Globe valves are popular for HVAC applications. They are available for pipe sizes from 1/2 in. to 12 in. and in a large variety of capacities, flow characteristics, and temperature and pressure capabilities. They provide wide rangeability and tight shutoff for excellent control over a broad range of conditions. Globe valves are made in two-way straight or angle configurations and three-way mixing and diverting designs. Globe valves close against flow and have arrows indicating correct flow direction on their body. Incorrect piping can result in stem oscillations, noise, and high wear.
A two-way globe valve has one inlet port and one outlet port in either a straight-through or angle pattern (Figure 1). The valve can be either push-down-to-close or push-down-to-open.

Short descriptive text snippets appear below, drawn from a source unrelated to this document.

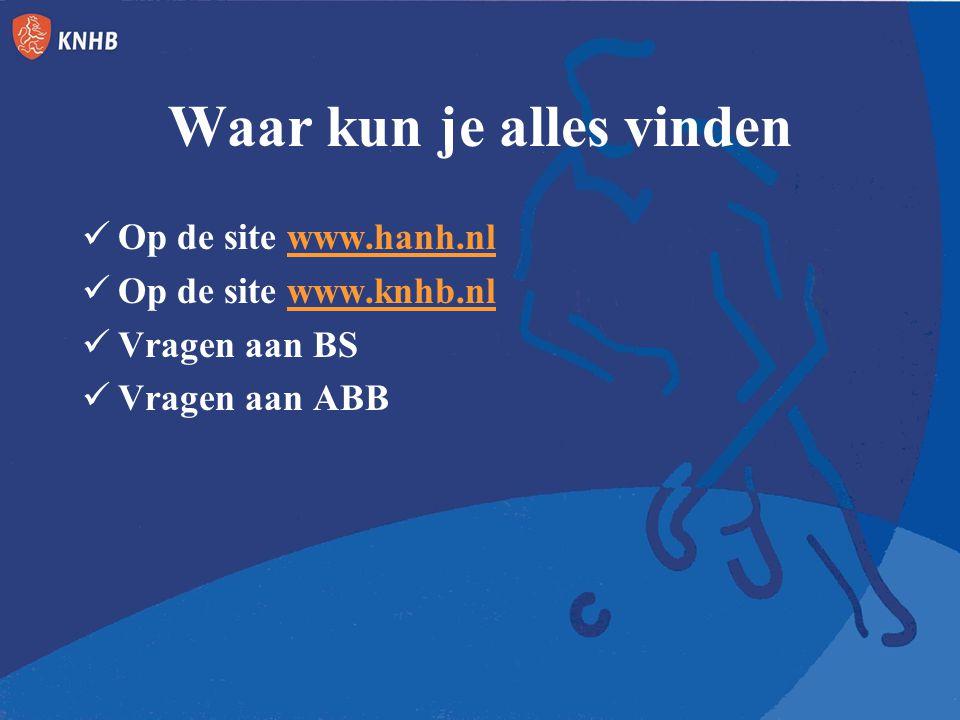 Waar kun je alles vinden Op de site www.hanh.nlwww.hanh.nl Op de site www.knhb.nlwww.knhb.nl Vragen aan BS Vragen aan ABB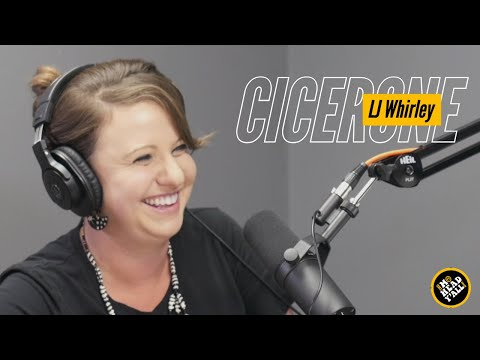 Cicerone Talks About The Importance Of Beer Head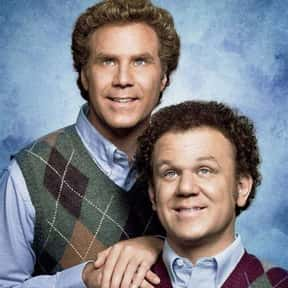 Brennan Huff is listed (or ranked) 12 on the list List of Step Brothers Characters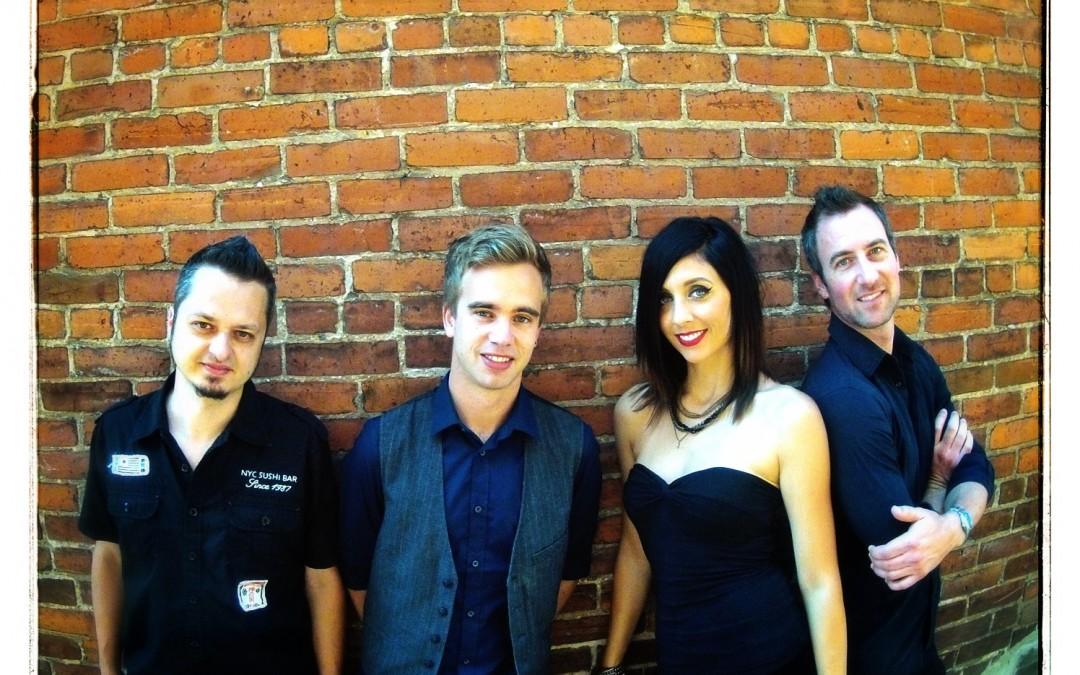 Toronto Wedding Band – Taxi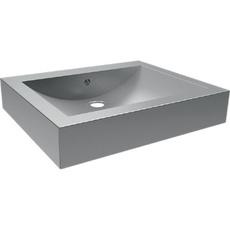 Lavabi In Acciaio Bagno.Acciaio Inox Edone Design Agoragroup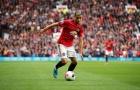 Sao Man Utd: 'Tôi là sự kết hợp kỷ luật Châu Âu và tinh tế Brazil'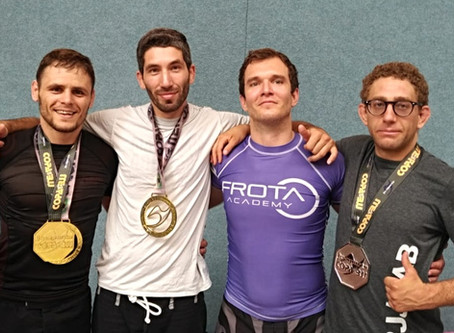 The PARA BELLUM JIU JITSU / GFTEAM ZURICH medal chaser won some medals at the COPA WURZBURG 2018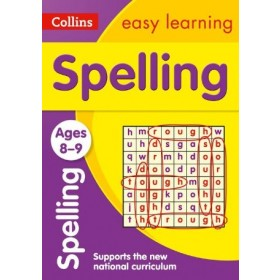 Easy Learning - Spelling Ages 8-9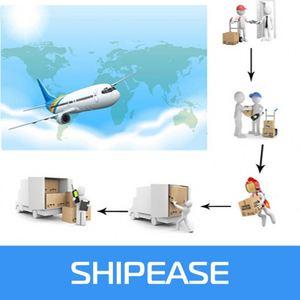 cheap international shipping dhl/ups/tnt/ems from china shenzhen/shanghai  to Hungary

Pneumatic and electric actuators with linear motion are available to operate globe valves with many control signals.
Manually or power-operated ball valves are available for two-position applications or modulating applications with direct-coupled electric actuators. Ball valves provide tight closeoff in two-way and three-way configurations. As with all other valves, ball valves must be sized properly to provide good flow control.
When used in modulating service, ball valves must be specifically designed for modulating service as compared with two-position service. Packing must provide leak-free sealing through thousands of cycles to ensure trouble-free HVAC service. The ball and stem should be made of stainless steel or similar material that minimizes sticking to the seat.
Two-way ball valves have equal percentage flow-control characteristics, and flow can be in either direction.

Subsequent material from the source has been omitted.